Built on top of HTTP/2, gRPC leverages features such as bidirectional streaming and built-in Transport Layer Security (TLS). gRPC enables more efficient communication through serialized binary payloads. It uses protocol buffers by default as its mechanism for structured data serialization, similar to REST’s use of JSON.

Unlike JSON, however, protocol buffers are more than a serialized format. They include three other major parts:

  • A contract definition language found in .proto files (We’ll follow proto3, the latest protocol buffer language specification.)
  • Generated accessor-function code
  • Language-specific runtime libraries

The remote functions that are available on a service (defined in a .proto file) are listed inside the service node in the protocol buffer file. As developers, we get to define these functions and their parameters using protocol buffers’ rich type system. This system supports various numeric and date types, lists, dictionaries, and nullables to define our input and output messages.

 

These service definitions need to be available to both the server and the client. Unfortunately, there is no default mechanism to share these definitions aside from providing direct access to the .proto file itself.

This example .proto file defines a function to return a product entry, given an ID:

syntax = "proto3";

package product;

service ProductCatalog {
    rpc GetProductDetails (ProductDetailsRequest) returns (ProductDetailsReply);
}

message ProductDetailsRequest {
    int32 id = 1;
}

message ProductDetailsReply {
    int32 id = 1;
    string name = 2;
    string sku = 3;
    Price price = 4;
}

message Price {
    float amount = 1;
    string currencyCode = 2;
}
Snippet 1: ProductCatalog Service Definition

The strict typing and field ordering of proto3 make message deserialization considerably less taxing than parsing JSON.

Comparing REST vs. gRPC

To recap, the most significant points when comparing REST vs. gRPC are:

 RESTgRPC
Cross-platformYesYes
Message FormatCustom but generally JSON or XMLProtocol buffers
Message Payload SizeMedium/LargeSmall
Processing ComplexityHigher (text parsing)Lower (well-defined binary structure)
Browser SupportYes (native)Yes (via gRPC-Web)

Where less-strict contracts and frequent additions to the payload are expected, JSON and REST are great fits. When contracts tend to stay more static and speed is of the utmost importance, gRPC generally wins out. In most projects I have worked on, gRPC has proved to be lighter and more performant than REST.

gRPC Service Implementation

Let’s build a streamlined project to explore how simple it is to adopt gRPC.

Creating the API Project

To get started, we will create a .NET 6 project in Visual Studio 2022 Community Edition (VS).
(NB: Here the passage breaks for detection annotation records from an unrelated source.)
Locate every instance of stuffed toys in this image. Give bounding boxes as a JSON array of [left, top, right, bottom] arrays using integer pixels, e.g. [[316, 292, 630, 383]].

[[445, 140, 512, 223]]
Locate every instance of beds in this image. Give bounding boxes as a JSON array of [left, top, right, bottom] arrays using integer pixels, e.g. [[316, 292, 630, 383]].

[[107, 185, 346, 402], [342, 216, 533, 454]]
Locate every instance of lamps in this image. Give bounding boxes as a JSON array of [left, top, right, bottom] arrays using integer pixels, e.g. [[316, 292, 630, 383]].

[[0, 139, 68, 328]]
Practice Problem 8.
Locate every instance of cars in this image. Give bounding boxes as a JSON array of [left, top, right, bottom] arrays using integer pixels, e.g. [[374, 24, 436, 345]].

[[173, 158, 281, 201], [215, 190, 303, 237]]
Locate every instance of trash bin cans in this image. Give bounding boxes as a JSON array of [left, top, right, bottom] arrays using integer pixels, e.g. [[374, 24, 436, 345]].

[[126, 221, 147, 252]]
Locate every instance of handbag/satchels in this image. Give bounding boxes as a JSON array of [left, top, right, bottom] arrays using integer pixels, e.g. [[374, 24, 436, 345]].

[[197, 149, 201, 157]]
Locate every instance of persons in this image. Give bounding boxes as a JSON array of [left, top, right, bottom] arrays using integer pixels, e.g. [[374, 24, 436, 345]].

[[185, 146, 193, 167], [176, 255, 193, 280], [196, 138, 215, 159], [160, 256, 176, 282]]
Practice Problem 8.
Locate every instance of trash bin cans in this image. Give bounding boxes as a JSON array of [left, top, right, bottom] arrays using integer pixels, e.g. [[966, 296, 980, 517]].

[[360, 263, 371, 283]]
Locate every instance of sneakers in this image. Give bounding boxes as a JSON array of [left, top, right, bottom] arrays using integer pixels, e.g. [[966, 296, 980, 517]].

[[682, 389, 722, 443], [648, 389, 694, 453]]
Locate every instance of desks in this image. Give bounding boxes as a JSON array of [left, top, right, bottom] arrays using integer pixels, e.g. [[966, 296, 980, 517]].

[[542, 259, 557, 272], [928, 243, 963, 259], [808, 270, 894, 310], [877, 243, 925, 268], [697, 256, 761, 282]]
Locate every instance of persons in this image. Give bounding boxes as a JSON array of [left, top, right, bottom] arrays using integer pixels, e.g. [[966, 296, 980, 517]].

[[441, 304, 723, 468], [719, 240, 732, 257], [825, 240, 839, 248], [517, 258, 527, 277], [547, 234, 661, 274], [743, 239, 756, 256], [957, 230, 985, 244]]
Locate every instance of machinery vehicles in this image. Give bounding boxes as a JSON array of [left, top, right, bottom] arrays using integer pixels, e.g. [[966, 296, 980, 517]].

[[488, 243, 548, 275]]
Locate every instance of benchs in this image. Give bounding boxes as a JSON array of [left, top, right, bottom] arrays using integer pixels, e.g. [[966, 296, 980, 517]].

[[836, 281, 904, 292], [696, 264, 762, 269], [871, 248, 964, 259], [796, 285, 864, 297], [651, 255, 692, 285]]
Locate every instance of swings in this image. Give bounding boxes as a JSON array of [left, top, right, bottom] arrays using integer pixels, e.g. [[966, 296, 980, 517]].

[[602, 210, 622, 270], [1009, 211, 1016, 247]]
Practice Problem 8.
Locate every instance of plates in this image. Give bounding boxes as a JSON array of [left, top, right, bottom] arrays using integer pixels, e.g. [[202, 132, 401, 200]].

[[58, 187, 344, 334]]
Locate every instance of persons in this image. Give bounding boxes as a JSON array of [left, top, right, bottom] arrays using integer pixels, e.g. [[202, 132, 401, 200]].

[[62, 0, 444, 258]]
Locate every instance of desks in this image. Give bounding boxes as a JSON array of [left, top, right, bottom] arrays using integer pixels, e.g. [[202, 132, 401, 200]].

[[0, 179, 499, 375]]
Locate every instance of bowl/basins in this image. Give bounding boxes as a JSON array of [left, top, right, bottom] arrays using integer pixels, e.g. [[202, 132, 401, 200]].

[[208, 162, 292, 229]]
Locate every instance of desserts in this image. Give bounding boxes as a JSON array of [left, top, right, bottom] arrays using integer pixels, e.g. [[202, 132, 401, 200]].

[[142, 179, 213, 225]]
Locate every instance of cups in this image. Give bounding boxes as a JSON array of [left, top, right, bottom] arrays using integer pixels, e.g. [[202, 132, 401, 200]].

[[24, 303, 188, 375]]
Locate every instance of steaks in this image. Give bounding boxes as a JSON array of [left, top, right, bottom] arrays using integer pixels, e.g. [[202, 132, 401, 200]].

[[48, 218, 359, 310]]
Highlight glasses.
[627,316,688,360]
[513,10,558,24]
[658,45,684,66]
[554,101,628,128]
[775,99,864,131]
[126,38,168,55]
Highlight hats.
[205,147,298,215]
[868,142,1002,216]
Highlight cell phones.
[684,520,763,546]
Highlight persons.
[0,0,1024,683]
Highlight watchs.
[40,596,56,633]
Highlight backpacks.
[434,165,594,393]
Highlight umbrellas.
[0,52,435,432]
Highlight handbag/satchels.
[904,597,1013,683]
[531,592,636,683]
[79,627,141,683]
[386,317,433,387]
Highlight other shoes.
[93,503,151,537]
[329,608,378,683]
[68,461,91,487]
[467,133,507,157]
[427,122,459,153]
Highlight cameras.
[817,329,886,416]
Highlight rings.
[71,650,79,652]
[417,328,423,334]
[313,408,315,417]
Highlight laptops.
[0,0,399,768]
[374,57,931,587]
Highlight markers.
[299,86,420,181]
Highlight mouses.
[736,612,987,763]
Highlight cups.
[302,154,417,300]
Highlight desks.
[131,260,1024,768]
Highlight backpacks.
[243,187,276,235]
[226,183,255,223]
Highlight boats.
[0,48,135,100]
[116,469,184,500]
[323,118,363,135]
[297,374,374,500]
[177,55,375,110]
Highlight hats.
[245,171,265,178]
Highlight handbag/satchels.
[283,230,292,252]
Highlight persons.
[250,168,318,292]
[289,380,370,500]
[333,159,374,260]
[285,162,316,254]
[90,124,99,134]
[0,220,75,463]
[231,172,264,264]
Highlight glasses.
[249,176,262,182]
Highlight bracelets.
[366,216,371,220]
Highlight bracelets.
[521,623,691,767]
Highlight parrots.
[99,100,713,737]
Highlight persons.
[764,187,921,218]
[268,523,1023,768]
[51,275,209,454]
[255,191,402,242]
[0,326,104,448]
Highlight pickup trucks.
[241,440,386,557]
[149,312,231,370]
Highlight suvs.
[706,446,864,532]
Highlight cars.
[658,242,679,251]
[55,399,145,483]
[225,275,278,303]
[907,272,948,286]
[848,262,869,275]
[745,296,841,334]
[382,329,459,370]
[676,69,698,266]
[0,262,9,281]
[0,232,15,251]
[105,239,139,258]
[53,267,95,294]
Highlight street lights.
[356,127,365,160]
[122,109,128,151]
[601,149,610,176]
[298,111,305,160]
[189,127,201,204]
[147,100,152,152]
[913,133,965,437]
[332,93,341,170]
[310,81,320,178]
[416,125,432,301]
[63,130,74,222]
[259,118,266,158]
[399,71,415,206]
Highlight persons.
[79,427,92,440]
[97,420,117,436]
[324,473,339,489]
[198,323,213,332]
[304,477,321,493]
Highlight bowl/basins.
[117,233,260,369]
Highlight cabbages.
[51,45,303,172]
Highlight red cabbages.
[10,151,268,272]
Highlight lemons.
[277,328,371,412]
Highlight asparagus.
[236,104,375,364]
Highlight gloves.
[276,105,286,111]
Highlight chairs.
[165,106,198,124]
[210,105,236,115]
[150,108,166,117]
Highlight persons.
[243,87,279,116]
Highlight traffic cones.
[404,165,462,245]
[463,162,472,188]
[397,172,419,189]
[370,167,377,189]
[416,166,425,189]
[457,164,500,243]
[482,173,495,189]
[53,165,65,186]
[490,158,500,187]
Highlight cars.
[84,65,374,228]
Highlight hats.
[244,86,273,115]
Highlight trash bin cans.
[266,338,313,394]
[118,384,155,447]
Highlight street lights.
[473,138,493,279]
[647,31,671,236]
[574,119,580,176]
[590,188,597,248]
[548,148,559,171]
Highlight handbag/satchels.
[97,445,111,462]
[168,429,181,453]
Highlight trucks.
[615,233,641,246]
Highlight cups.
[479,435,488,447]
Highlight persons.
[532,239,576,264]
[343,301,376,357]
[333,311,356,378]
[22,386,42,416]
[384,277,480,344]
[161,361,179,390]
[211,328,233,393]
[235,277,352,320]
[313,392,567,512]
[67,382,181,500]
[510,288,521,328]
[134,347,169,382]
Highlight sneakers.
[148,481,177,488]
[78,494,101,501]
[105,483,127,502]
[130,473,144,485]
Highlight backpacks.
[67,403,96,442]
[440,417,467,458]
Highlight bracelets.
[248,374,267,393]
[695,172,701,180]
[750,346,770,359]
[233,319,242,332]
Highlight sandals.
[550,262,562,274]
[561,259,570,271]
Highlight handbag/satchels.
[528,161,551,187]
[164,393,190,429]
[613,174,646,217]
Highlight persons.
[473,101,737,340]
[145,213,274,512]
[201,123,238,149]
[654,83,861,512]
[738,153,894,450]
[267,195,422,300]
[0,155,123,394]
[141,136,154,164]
We will select the ASP.NET Core gRPC Service template and name both the project (we’ll use InventoryAPI) and our first solution within it (Inventory).

 

Un cuadro de diálogo "Configure su nuevo proyecto" dentro de Visual Studio 2022. En esta pantalla, escribimos "InventoryAPI" en el campo Nombre del proyecto, seleccionamos "C:\MyInventoryService" en el campo Ubicación y escribimos "Inventario" en el campo Nombre de la solución . Dejamos "Colocar la solución y el proyecto en el mismo directorio" sin marcar.

 

Now, let’s choose the .NET 6.0 (Long-term support) option for our framework:

 

Un cuadro de diálogo de información adicional dentro de Visual Studio 2022. En esta pantalla, seleccionamos ".NET 6.0 (soporte a largo plazo)" en el menú desplegable Framework. Dejamos "Habilitar Docker" sin marcar.

 

Defining Our Product Service

Now that we’ve created the project, VS displays a sample gRPC prototype definition service named Greeter. We will repurpose Greeter’s core files to suit our needs.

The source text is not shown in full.